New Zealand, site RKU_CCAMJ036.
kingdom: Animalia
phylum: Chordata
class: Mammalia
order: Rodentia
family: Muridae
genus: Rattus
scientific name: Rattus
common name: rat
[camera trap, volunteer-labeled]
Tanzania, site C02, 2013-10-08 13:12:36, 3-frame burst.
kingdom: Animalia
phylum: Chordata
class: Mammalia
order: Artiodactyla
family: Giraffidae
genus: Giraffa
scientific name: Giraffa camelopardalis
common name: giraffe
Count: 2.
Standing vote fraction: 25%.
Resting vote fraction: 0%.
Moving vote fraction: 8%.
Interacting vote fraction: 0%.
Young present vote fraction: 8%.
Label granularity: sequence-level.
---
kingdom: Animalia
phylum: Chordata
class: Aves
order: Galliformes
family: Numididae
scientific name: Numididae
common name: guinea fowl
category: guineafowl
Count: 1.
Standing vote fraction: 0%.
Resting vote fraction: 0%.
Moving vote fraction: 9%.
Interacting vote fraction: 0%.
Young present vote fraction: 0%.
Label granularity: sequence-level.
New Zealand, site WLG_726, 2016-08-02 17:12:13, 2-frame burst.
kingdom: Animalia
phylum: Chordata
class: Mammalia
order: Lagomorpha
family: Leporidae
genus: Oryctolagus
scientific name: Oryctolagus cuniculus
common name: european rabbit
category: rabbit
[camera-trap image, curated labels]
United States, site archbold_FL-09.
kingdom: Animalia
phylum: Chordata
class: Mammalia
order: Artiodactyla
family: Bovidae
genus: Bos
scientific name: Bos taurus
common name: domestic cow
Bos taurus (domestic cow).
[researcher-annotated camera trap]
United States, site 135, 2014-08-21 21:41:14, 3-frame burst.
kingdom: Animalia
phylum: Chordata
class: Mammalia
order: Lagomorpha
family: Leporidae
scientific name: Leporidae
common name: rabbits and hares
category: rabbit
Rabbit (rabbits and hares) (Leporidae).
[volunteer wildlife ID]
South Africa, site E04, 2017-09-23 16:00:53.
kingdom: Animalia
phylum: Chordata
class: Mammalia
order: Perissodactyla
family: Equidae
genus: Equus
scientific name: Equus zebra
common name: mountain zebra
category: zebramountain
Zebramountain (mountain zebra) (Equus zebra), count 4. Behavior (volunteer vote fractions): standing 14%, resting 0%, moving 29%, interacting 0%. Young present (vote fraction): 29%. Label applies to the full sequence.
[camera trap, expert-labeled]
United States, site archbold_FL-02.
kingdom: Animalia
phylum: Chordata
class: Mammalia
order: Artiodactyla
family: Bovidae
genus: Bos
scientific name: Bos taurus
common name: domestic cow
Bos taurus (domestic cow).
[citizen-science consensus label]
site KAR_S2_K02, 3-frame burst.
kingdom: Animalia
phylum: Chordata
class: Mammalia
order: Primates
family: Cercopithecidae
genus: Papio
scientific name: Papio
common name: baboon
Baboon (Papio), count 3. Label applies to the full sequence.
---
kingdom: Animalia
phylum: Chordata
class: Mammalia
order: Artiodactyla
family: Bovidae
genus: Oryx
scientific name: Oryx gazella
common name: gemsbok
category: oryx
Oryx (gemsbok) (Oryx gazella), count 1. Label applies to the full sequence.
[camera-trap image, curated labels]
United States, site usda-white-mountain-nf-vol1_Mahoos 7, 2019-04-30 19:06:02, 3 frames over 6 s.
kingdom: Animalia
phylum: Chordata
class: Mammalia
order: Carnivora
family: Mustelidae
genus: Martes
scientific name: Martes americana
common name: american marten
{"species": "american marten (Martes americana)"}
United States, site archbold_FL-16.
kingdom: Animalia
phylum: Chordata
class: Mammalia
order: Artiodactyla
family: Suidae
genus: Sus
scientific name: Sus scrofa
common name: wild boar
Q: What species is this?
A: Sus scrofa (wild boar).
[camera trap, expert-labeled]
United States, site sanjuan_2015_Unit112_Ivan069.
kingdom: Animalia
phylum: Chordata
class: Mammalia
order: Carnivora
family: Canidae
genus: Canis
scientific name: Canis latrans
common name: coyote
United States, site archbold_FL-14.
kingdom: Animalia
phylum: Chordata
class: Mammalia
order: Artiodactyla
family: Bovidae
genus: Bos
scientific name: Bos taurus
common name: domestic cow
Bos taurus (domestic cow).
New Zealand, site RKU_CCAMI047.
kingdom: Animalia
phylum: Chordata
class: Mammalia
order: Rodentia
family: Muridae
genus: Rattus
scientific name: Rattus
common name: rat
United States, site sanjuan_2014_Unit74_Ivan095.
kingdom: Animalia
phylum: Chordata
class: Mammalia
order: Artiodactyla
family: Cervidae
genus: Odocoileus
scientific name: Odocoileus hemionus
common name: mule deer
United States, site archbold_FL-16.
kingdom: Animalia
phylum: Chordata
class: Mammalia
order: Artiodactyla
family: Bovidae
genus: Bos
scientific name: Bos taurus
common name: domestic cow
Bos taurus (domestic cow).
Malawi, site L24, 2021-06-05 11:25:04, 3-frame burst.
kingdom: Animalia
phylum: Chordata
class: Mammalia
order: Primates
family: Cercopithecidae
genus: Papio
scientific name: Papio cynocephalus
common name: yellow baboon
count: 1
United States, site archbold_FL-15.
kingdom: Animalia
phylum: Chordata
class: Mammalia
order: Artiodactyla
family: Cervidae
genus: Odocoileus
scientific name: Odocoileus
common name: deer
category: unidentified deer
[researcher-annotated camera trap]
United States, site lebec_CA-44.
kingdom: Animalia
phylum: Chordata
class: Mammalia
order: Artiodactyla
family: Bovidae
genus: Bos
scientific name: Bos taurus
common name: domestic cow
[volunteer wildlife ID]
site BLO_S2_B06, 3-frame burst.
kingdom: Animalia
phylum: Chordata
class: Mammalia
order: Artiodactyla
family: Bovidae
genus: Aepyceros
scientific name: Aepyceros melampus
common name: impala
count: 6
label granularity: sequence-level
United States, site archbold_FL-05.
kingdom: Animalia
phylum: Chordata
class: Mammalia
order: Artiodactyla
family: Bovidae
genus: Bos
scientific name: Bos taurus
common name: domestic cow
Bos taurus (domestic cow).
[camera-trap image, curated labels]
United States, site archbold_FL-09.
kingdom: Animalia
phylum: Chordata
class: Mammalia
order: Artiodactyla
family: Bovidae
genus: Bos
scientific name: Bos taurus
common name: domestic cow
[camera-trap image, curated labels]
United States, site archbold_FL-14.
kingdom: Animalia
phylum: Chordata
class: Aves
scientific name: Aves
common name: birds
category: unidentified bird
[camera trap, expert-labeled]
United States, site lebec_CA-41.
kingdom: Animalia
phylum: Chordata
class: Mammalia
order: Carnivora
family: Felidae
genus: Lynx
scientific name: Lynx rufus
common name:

######

Output the records in full. Match them exactly.

- [Solution to the problem]
New Zealand, site RKU_CCAMJ036.
kingdom: Animalia
phylum: Chordata
class: Mammalia
order: Rodentia
family: Muridae
genus: Rattus
scientific name: Rattus
common name: rat
[camera trap, volunteer-labeled]
Tanzania, site C02, 2013-10-08 13:12:36, 3-frame burst.
kingdom: Animalia
phylum: Chordata
class: Mammalia
order: Artiodactyla
family: Giraffidae
genus: Giraffa
scientific name: Giraffa camelopardalis
common name: giraffe
Count: 2.
Standing vote fraction: 25%.
Resting vote fraction: 0%.
Moving vote fraction: 8%.
Interacting vote fraction: 0%.
Young present vote fraction: 8%.
Label granularity: sequence-level.
---
kingdom: Animalia
phylum: Chordata
class: Aves
order: Galliformes
family: Numididae
scientific name: Numididae
common name: guinea fowl
category: guineafowl
Count: 1.
Standing vote fraction: 0%.
Resting vote fraction: 0%.
Moving vote fraction: 9%.
Interacting vote fraction: 0%.
Young present vote fraction: 0%.
Label granularity: sequence-level.
New Zealand, site WLG_726, 2016-08-02 17:12:13, 2-frame burst.
kingdom: Animalia
phylum: Chordata
class: Mammalia
order: Lagomorpha
family: Leporidae
genus: Oryctolagus
scientific name: Oryctolagus cuniculus
common name: european rabbit
category: rabbit
[camera-trap image, curated labels]
United States, site archbold_FL-09.
kingdom: Animalia
phylum: Chordata
class: Mammalia
order: Artiodactyla
family: Bovidae
genus: Bos
scientific name: Bos taurus
common name: domestic cow
Bos taurus (domestic cow).
[researcher-annotated camera trap]
United States, site 135, 2014-08-21 21:41:14, 3-frame burst.
kingdom: Animalia
phylum: Chordata
class: Mammalia
order: Lagomorpha
family: Leporidae
scientific name: Leporidae
common name: rabbits and hares
category: rabbit
Rabbit (rabbits and hares) (Leporidae).
[volunteer wildlife ID]
South Africa, site E04, 2017-09-23 16:00:53.
kingdom: Animalia
phylum: Chordata
class: Mammalia
order: Perissodactyla
family: Equidae
genus: Equus
scientific name: Equus zebra
common name: mountain zebra
category: zebramountain
Zebramountain (mountain zebra) (Equus zebra), count 4. Behavior (volunteer vote fractions): standing 14%, resting 0%, moving 29%, interacting 0%. Young present (vote fraction): 29%. Label applies to the full sequence.
[camera trap, expert-labeled]
United States, site archbold_FL-02.
kingdom: Animalia
phylum: Chordata
class: Mammalia
order: Artiodactyla
family: Bovidae
genus: Bos
scientific name: Bos taurus
common name: domestic cow
Bos taurus (domestic cow).
[citizen-science consensus label]
site KAR_S2_K02, 3-frame burst.
kingdom: Animalia
phylum: Chordata
class: Mammalia
order: Primates
family: Cercopithecidae
genus: Papio
scientific name: Papio
common name: baboon
Baboon (Papio), count 3. Label applies to the full sequence.
---
kingdom: Animalia
phylum: Chordata
class: Mammalia
order: Artiodactyla
family: Bovidae
genus: Oryx
scientific name: Oryx gazella
common name: gemsbok
category: oryx
Oryx (gemsbok) (Oryx gazella), count 1. Label applies to the full sequence.
[camera-trap image, curated labels]
United States, site usda-white-mountain-nf-vol1_Mahoos 7, 2019-04-30 19:06:02, 3 frames over 6 s.
kingdom: Animalia
phylum: Chordata
class: Mammalia
order: Carnivora
family: Mustelidae
genus: Martes
scientific name: Martes americana
common name: american marten
{"species": "american marten (Martes americana)"}
United States, site archbold_FL-16.
kingdom: Animalia
phylum: Chordata
class: Mammalia
order: Artiodactyla
family: Suidae
genus: Sus
scientific name: Sus scrofa
common name: wild boar
Q: What species is this?
A: Sus scrofa (wild boar).
[camera trap, expert-labeled]
United States, site sanjuan_2015_Unit112_Ivan069.
kingdom: Animalia
phylum: Chordata
class: Mammalia
order: Carnivora
family: Canidae
genus: Canis
scientific name: Canis latrans
common name: coyote
United States, site archbold_FL-14.
kingdom: Animalia
phylum: Chordata
class: Mammalia
order: Artiodactyla
family: Bovidae
genus: Bos
scientific name: Bos taurus
common name: domestic cow
Bos taurus (domestic cow).
New Zealand, site RKU_CCAMI047.
kingdom: Animalia
phylum: Chordata
class: Mammalia
order: Rodentia
family: Muridae
genus: Rattus
scientific name: Rattus
common name: rat
United States, site sanjuan_2014_Unit74_Ivan095.
kingdom: Animalia
phylum: Chordata
class: Mammalia
order: Artiodactyla
family: Cervidae
genus: Odocoileus
scientific name: Odocoileus hemionus
common name: mule deer
United States, site archbold_FL-16.
kingdom: Animalia
phylum: Chordata
class: Mammalia
order: Artiodactyla
family: Bovidae
genus: Bos
scientific name: Bos taurus
common name: domestic cow
Bos taurus (domestic cow).
Malawi, site L24, 2021-06-05 11:25:04, 3-frame burst.
kingdom: Animalia
phylum: Chordata
class: Mammalia
order: Primates
family: Cercopithecidae
genus: Papio
scientific name: Papio cynocephalus
common name: yellow baboon
count: 1
United States, site archbold_FL-15.
kingdom: Animalia
phylum: Chordata
class: Mammalia
order: Artiodactyla
family: Cervidae
genus: Odocoileus
scientific name: Odocoileus
common name: deer
category: unidentified deer
[researcher-annotated camera trap]
United States, site lebec_CA-44.
kingdom: Animalia
phylum: Chordata
class: Mammalia
order: Artiodactyla
family: Bovidae
genus: Bos
scientific name: Bos taurus
common name: domestic cow
[volunteer wildlife ID]
site BLO_S2_B06, 3-frame burst.
kingdom: Animalia
phylum: Chordata
class: Mammalia
order: Artiodactyla
family: Bovidae
genus: Aepyceros
scientific name: Aepyceros melampus
common name: impala
count: 6
label granularity: sequence-level
United States, site archbold_FL-05.
kingdom: Animalia
phylum: Chordata
class: Mammalia
order: Artiodactyla
family: Bovidae
genus: Bos
scientific name: Bos taurus
common name: domestic cow
Bos taurus (domestic cow).
[camera-trap image, curated labels]
United States, site archbold_FL-09.
kingdom: Animalia
phylum: Chordata
class: Mammalia
order: Artiodactyla
family: Bovidae
genus: Bos
scientific name: Bos taurus
common name: domestic cow
[camera-trap image, curated labels]
United States, site archbold_FL-14.
kingdom: Animalia
phylum: Chordata
class: Aves
scientific name: Aves
common name: birds
category: unidentified bird
[camera trap, expert-labeled]
United States, site lebec_CA-41.
kingdom: Animalia
phylum: Chordata
class: Mammalia
order: Carnivora
family: Felidae
genus: Lynx
scientific name: Lynx rufus
common name:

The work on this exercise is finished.